-------- Provided information
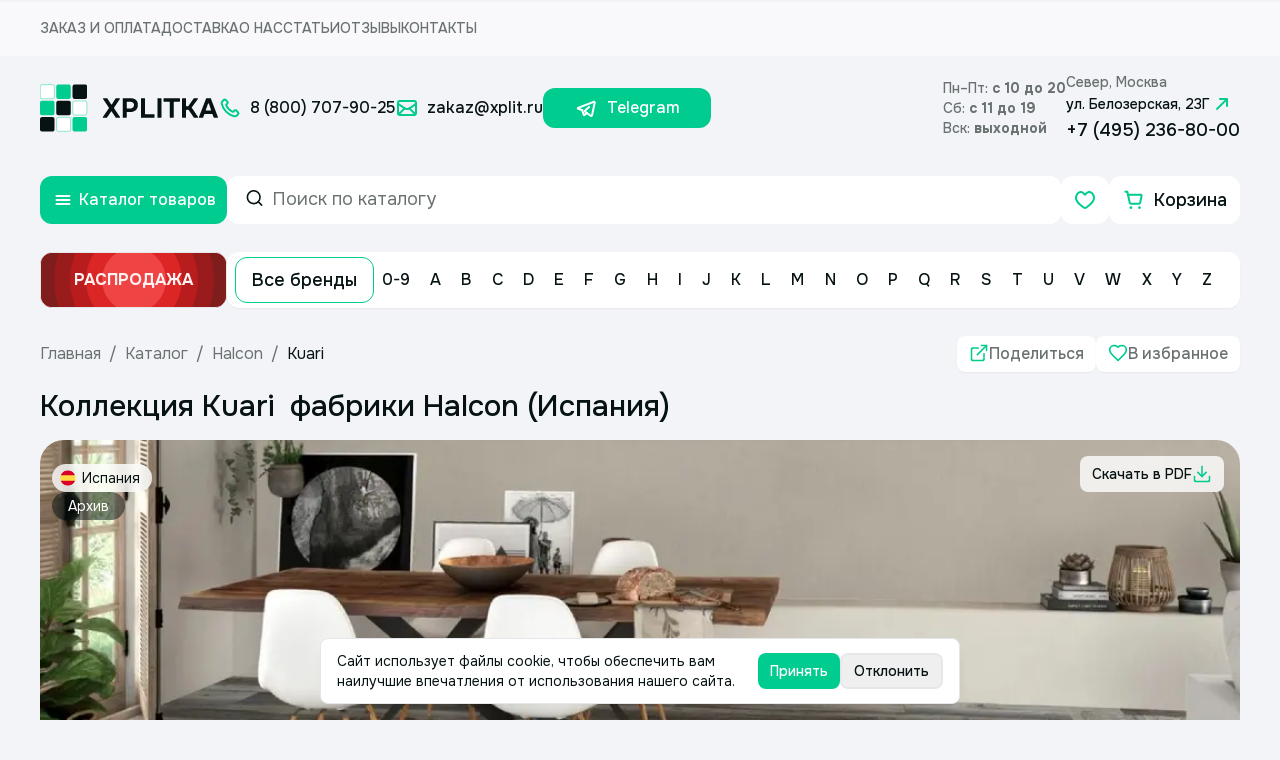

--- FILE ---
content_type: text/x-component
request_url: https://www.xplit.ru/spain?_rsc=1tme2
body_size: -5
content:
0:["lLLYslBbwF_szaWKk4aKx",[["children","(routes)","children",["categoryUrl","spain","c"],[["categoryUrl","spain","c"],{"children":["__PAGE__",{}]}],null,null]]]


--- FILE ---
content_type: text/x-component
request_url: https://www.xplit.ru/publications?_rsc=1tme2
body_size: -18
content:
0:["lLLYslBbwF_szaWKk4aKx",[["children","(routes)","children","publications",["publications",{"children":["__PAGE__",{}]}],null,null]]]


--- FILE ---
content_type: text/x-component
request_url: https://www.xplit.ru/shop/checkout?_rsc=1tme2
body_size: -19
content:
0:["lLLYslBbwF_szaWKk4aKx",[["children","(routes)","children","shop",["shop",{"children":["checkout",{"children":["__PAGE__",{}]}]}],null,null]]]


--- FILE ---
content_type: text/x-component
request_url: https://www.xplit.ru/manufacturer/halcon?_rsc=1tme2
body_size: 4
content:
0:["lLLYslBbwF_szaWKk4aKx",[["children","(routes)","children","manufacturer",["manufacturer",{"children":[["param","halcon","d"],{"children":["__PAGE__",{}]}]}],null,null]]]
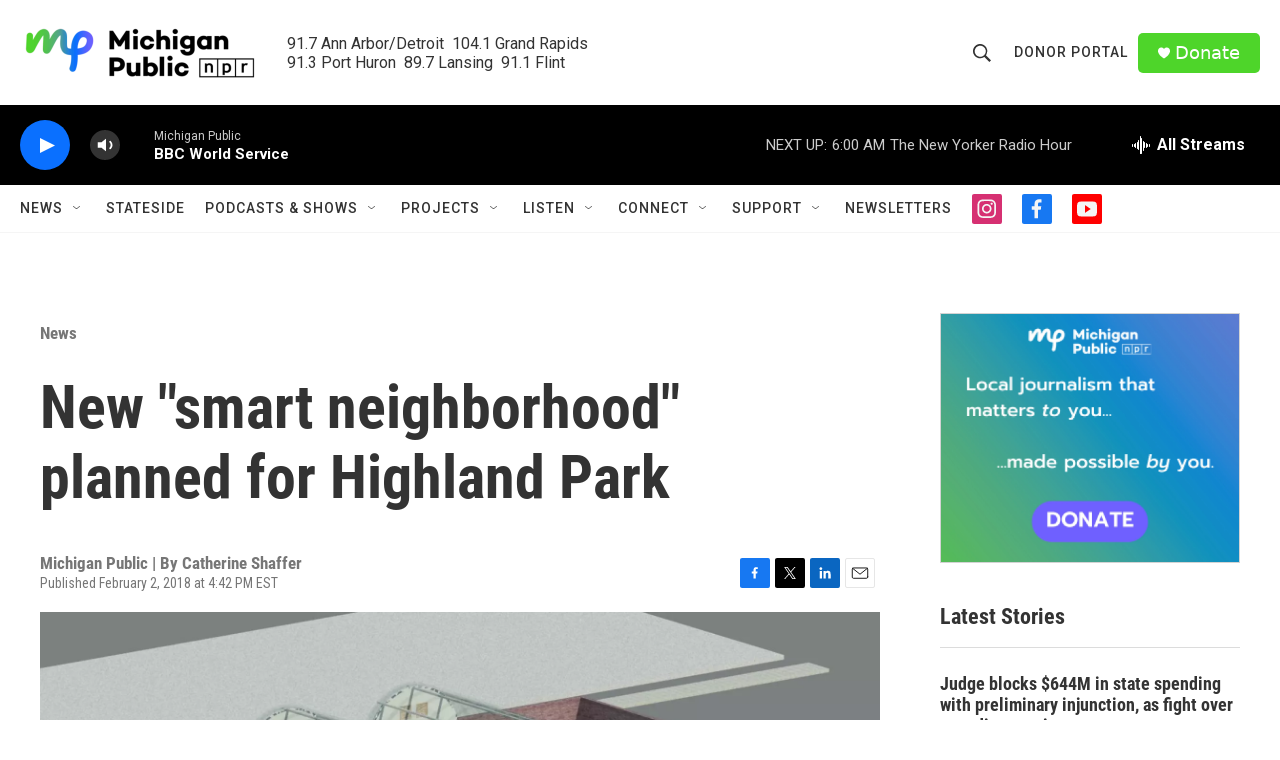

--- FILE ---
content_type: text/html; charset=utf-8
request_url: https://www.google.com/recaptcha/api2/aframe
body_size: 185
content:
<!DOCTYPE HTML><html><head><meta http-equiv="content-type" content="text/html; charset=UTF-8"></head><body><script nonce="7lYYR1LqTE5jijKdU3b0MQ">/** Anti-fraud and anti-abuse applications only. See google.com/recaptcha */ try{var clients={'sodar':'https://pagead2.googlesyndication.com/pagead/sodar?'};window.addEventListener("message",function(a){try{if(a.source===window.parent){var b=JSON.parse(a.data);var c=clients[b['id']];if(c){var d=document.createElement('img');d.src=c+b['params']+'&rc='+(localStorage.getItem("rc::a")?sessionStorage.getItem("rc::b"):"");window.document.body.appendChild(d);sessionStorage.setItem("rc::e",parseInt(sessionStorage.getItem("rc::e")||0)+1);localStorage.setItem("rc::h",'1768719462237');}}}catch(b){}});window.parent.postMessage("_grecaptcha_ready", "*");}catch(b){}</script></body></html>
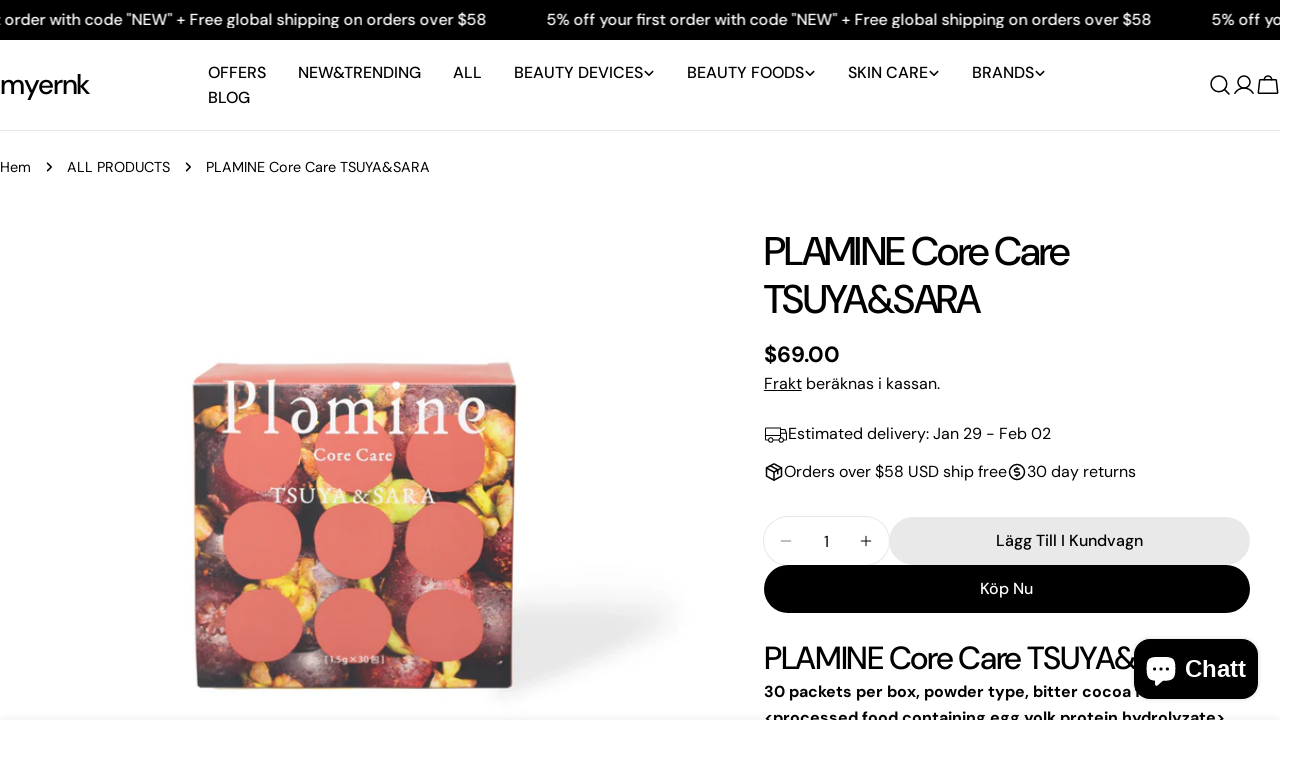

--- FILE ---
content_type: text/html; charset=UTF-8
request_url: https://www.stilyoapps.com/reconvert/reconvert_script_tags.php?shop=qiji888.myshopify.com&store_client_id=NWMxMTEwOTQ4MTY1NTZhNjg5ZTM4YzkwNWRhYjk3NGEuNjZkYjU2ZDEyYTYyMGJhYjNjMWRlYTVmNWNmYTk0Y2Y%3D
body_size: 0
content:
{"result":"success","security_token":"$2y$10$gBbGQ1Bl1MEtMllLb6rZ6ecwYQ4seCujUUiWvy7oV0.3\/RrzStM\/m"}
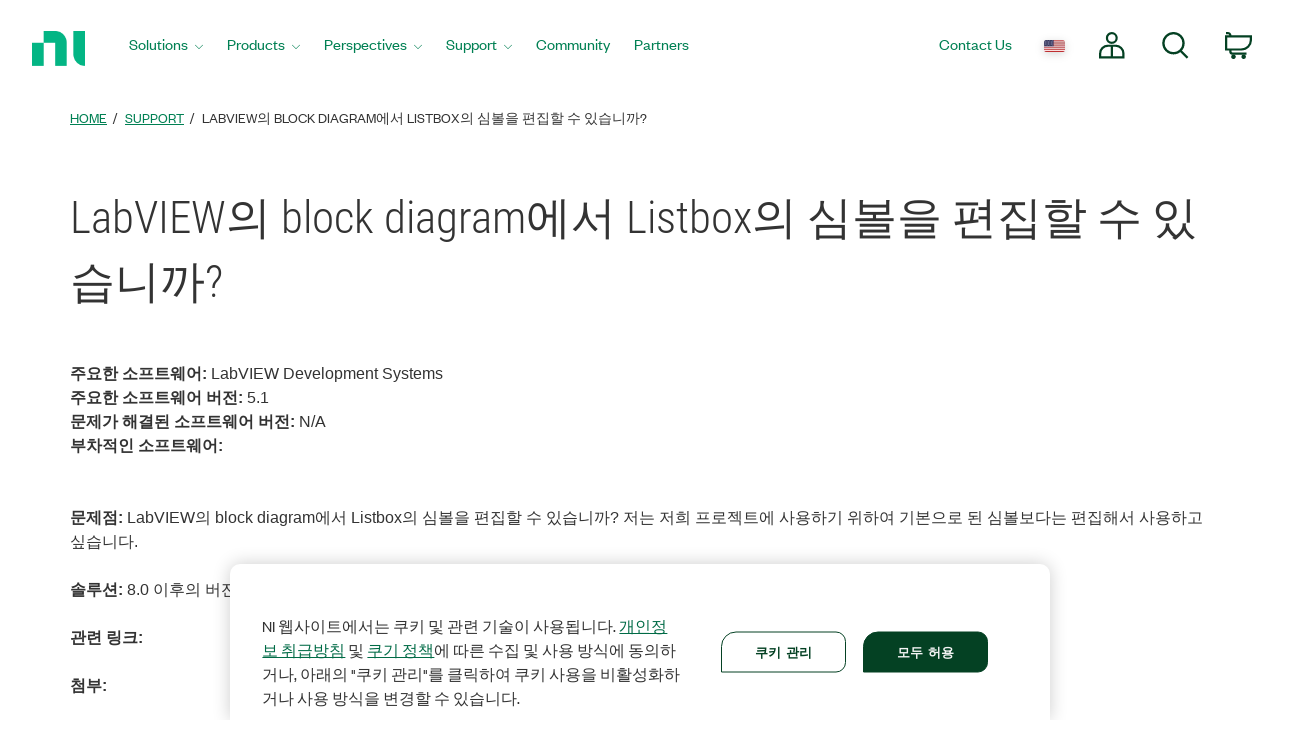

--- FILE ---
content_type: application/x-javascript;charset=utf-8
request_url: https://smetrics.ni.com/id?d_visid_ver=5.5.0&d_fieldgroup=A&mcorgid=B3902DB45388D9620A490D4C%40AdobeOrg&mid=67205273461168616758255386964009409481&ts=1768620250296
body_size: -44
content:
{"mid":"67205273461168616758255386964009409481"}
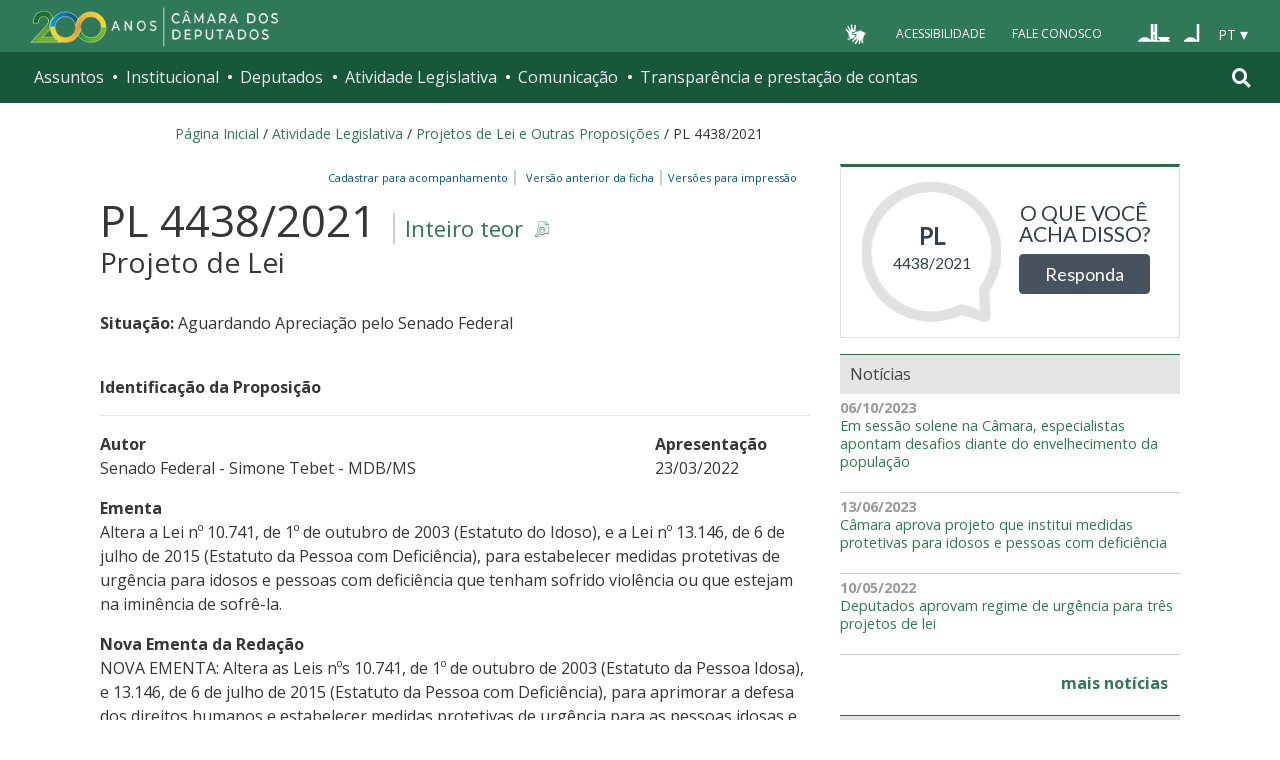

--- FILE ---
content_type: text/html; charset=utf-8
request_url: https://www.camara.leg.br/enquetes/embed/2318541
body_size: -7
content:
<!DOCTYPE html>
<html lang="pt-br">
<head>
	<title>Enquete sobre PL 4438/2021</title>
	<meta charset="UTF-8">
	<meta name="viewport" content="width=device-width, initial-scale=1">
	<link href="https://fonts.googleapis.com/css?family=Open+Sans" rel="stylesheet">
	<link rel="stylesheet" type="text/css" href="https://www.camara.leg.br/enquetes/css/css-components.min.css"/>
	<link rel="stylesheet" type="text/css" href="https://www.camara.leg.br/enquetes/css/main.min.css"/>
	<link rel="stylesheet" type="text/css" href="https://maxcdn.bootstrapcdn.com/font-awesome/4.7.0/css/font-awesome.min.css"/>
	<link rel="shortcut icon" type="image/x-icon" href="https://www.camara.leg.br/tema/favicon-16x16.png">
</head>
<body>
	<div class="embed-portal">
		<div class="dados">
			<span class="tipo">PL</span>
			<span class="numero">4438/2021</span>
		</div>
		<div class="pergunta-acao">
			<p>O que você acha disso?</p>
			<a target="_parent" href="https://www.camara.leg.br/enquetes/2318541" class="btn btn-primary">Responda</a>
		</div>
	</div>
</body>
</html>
----------------
_What needs to be done_: Go over the listing above and copy out each line that includes "spain".

_Solution to this exercise_:
request_url: https://www.xplit.ru/spain?_rsc=1tme2
0:["lLLYslBbwF_szaWKk4aKx",[["children","(routes)","children",["categoryUrl","spain","c"],[["categoryUrl","spain","c"],{"children":["__PAGE__",{}]}],null,null]]]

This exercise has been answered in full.